Exercise text:
=== Section Start ===
This pattern continues exponentially: if you have 8 bits (or a byte), you can represent up to 2^8 = 256 unique things. And of course, with 32 bits, you can represent up to 4,294,967,296 unique things.
What are these “things”? Well, in the field of numerics, it means you can “only” represent a little above 4 billion unique numbers with 32 bits. This limitation turns into a hardware problem, since numbers are fundamentally limitless and infinite.
Thus, how do you go about representing an infinite set of numbers (including integers, fractions, negatives, and perhaps “special” numbers like infinity) efficiently in hardware? Herein lies the fundamental idea behind hardware number representations.
The “Problem” with Numbers: 1970-1985
Numbers are infinite in nature. Mathematically speaking, this means that it is impossible to represent in hardware every single number from the largest exponents to the smallest decimals. Thus, an essential question a processor designer needs to grapple with is, “Which numbers can/should the hardware support?”
From an information theory perspective, the closely related question of, “How many numbers can be represented?” is tied to the number of bits available. This is a practical question that can be answered by the designer, especially during the early microprocessor days when resources were at a premium.
Going back to our example above: suppose you choose to represent numbers using 8 bits. That means you can represent up to 2^8 unique numbers, or 256 numbers. Which two-hundred and fifty-six number you choose to represent is a different question.
- Do you support just the positive integers, 0 to 255?
- Do you support both positive and negative integers centered around zero: -128 to +127.
- Or do you care about decimal numbers? For instance, you can choose to support 256 fractional values uniformly between 0 and 1: (0/256, 1/256, 2/256, … , 255/256).
Furthermore, what do you do with the end points? In the last example, do you choose to represent 0 or 1? You don’t have enough bits to represent both! With 8-bits, you can represent up to 256 unique values from 0000 0000 to 1111 1111. If you start mapping them at 0 (for 0000 0000), then you can only go up to 255/256 = 0.99609375, and you have no spare representations for the value “1”!
Another challenge is how do you handle “weird” situations, such as division by zero? In the hardware, do you want that to be represented as “infinity”? Or maybe reserve a bit representation for “Not-a-Number (NaN)”? Which unique bit sequence do you set aside for these “denormals”?
Welcome to the world of digital representation of numbers, where you are given a fixed budget of bits (e.g., 8, 16, or 32) and are tasked with encoding numbers efficiently. To complicate matters further, in a general purpose processor you have no idea what application will be running on this hardware, and need to handle all exceptions and values gracefully. What do you do?
In the 1970s and early 1980s, this led to the wild west of number formats. More than 50 different number representations were implemented in hardware designs, with various design decisions based on the manufacturers’ goals and needs.
This caused a real problem: two computers can be performing the same mathematical operation (e.g., add, sub, mul, div), but produce different results! This was especially egregious in scientific computing applications, where computational drift in values means that small errors eventually compounded to huge differences.
The IEEE-754 floating point standard was established in 1985 to address this. Specifically, code portability helped usher in the adoption of this standard. Today, as long as two computers are IEEE-754 compliant, then the same mathematical operation is guaranteed to result in the same outcome. (We still haven’t addressed what that outcome would be – and what approximations IEEE-754 would make standard).
=== Section End ===
Data below:
=== Section Start ===
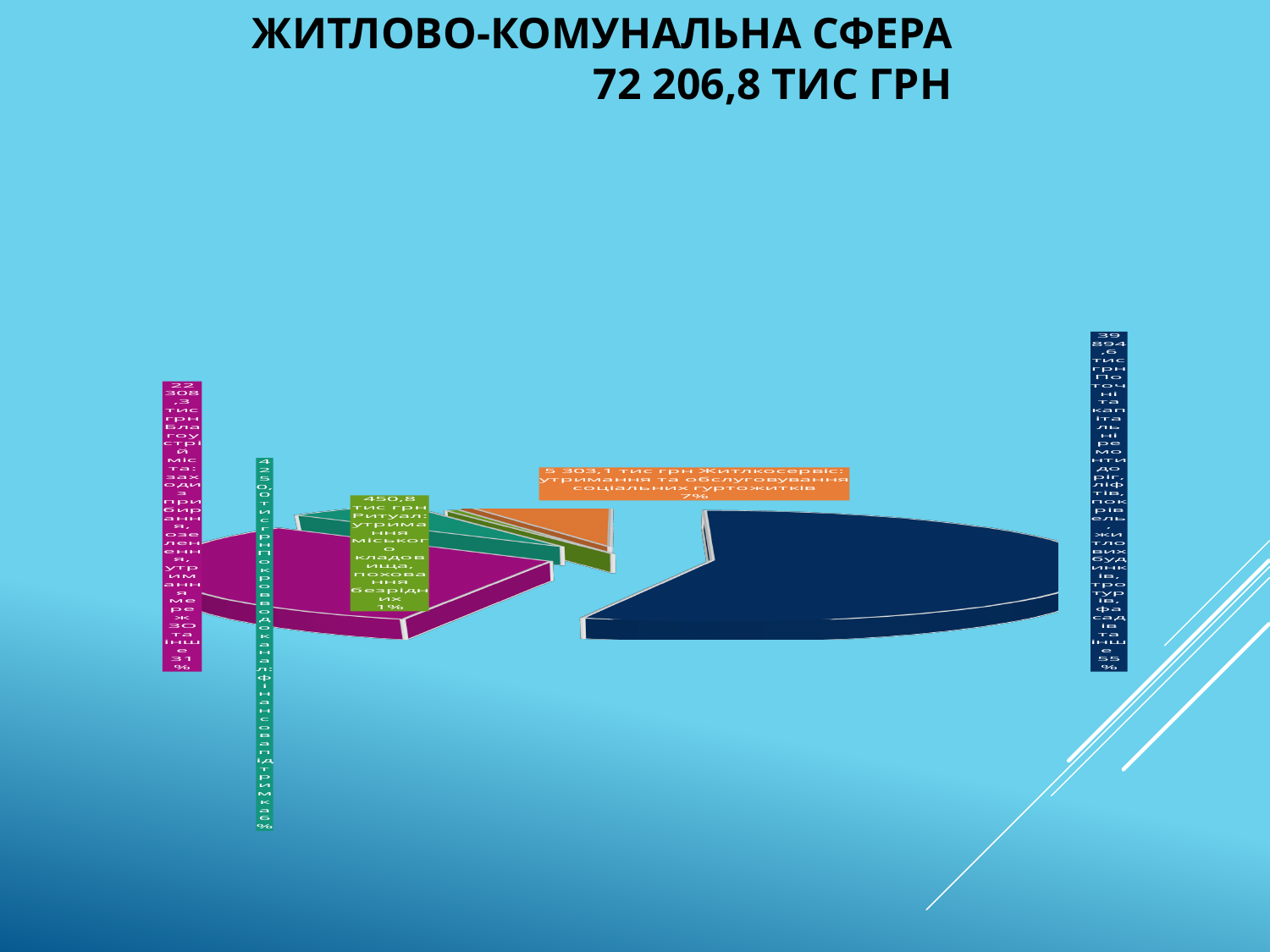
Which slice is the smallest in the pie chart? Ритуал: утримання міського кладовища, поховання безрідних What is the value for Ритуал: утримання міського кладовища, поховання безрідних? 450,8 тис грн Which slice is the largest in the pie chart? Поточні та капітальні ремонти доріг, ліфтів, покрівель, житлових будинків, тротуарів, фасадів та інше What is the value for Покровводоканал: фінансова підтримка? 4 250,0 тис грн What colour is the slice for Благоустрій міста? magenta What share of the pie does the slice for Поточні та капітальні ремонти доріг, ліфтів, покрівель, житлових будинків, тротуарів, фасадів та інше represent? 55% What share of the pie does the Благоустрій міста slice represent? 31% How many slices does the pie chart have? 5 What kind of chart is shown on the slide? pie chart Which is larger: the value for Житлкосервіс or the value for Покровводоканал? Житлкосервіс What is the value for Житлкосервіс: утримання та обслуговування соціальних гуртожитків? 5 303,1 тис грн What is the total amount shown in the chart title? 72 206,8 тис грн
=== Section End ===
Tasks to complete:
1. In the text on hardware number representation, recast the paragraph beginning "Furthermore, what do you do with the end points?" as a short bulleted list that keeps its main facts.
2. Carry the text on hardware number representation forward from its final sentence.

Replies:
1.
- In the fractional example, 8 bits cannot represent both 0 and 1.
- Eight bits provide 256 unique values, from 0000 0000 to 1111 1111.
- If 0000 0000 maps to 0, the highest value is 255/256 = 0.99609375, and no representation remains for 1.

2.
Since 1985, there have been two number format refreshes (in 2008 and 2019) which address some design bugs and introduce various extensions for the standard. The details of the refreshes are way too technical, but you can check out the Wikipedia article for specifics. Here, we’ll just give an overview of the design decisions that were made for the floating point standard, and why it is called a “floating” point.
IEEE-754 Floating Point Explained
The floating point standard was officially unveiled in 1985 by the IEEE, and was the brainchild of William Kahan. Kahan won the prestigious Turing Award (the computing equivalent for a Nobel Prize) a few years later for his contributions as the “Father of Floating Point.” Accolades aside, what is Floating Point?
Unlike the concept of a fixed decimal point, the Floating Point (FP) standard introduced a systematic way of re-interpreting 32 bits by allowing the “point” between the whole part of a number and the fractional part of a number to change. Analogously, it can be thought of as scientific notations, but with a constraint on which numbers are representable in hardware. The fundamental tradeoff and difference between a fixed point format and a floating point format is the range and precision of the numbers being represented.
Let’s walk through this.
Fixed Point Representation
Recall from the information theory primer above that with 32 bits, we can represent exactly 2^32 = 4,294,967,296 unique numbers. A fixed-point format, which is the traditional way of encoding numbers in binary as envisioned by Leibniz, can represent only a certain set of values depending on where the decimal place is pegged.
For example, let’s assume we allocate 1 sign bit, 15 integer bits, and 16 fractional bits (shorthand as (1, 15, 16) ) as follows:
With this representation, the largest number we can encode is 32767.99998474121, and the smallest number we can encode is -32768. Additionally, there are certain numbers within this range that are not representable. For example, if we want to encode 21845.33333333, we find that 32 bits does not allow for that. If we wanted to use this number on a machine with a fixed point (1, 15, 16) scheme, we would have to round it to something – for example, the fractional part would be represented with .3333282470703125 as the closest “legal” value. And during the Wild West of number formats, it really was up to the hardware designer to figure out how and when to round.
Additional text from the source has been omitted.